24 Sep 2017

Politics turned upside down at Labour’s conference amid frustrations at ‘gagged’ MPs

Politics is turned upside down here. The old elite of the Labour Party are barely to be seen. Retired party officials complain of not recognising anyone they know and feeling like they’ve turned up at the wrong gathering.

Down the seafront in Hove, a senior aide to Tony Blair was actually seen busking in the street.

Well, it was Alastair Campbell playing Ode to Joy on the bagpipes at a pro-Europe rally.

That was intended to shift a Labour position which has already shifted around quite a bit this summer. Jeremy Corbyn and John McDonnell repeated in interviews this morning that they are wary of signing up to the Single Market after a transition. Keir Starmer has regularly been making warmer noises to Labour’s pro-EU grassroots and it wouldn’t be surprising if he does a bit more of that this week.

There aren’t many Labour MPs here. I’ve told some have actually gone over to the EU for some Autumn sunshine. But amongst those who have turned up, John Spellar was cross at being banned from the Conference floor.

Labour MPs who aren’t in the Shadow Cabinet or the NEC are restricted to the upper balcony area with visitors and foreign delegations. It means they can’t be called to speak in debates and, Mr Spellar feels, are effectively gagged.

The Party says it’s all because of lack of space but prioritising activist voices over the elites is part of the Corbyn mission and there were big cheers for one delegate who spoke nostalgically of the 1976 conference when Denis Healey was shouted down by trade union and constituency delegates.
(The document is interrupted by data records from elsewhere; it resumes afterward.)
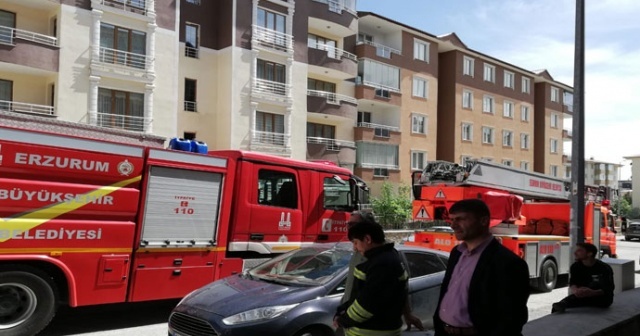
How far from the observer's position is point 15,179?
6.38 meters

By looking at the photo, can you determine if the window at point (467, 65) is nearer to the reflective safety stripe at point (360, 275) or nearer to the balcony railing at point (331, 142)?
the balcony railing at point (331, 142)

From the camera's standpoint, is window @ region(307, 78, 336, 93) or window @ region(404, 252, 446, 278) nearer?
window @ region(404, 252, 446, 278)

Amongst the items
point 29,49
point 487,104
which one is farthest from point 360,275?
point 487,104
Along with Parliamentary group there is one other seam of dissident activity in the Labour Party left. Many roles in the party hierarchy are falling. The Shadow Cabinet was long since secured. The National Executive Committee and the Conference Arrangements Committee are for the first time ever in the control of the Left.

The last big redoubt for the dissidents outside Westminster is the party’s councillors. You find quite a few in England who are still resistant to Jeremy Corbyn’s charms. His supporters protest at Momentum supporters regularly being “screened out” from councillor selection processes. That, Mr Corbyn’s supporters say, is something that is going to change in the coming 12 months or so.

There were two spontaneous choruses of “Oh Jeremy Corbyn” in the hall today. Maybe we are in for quite a few more in the days to come.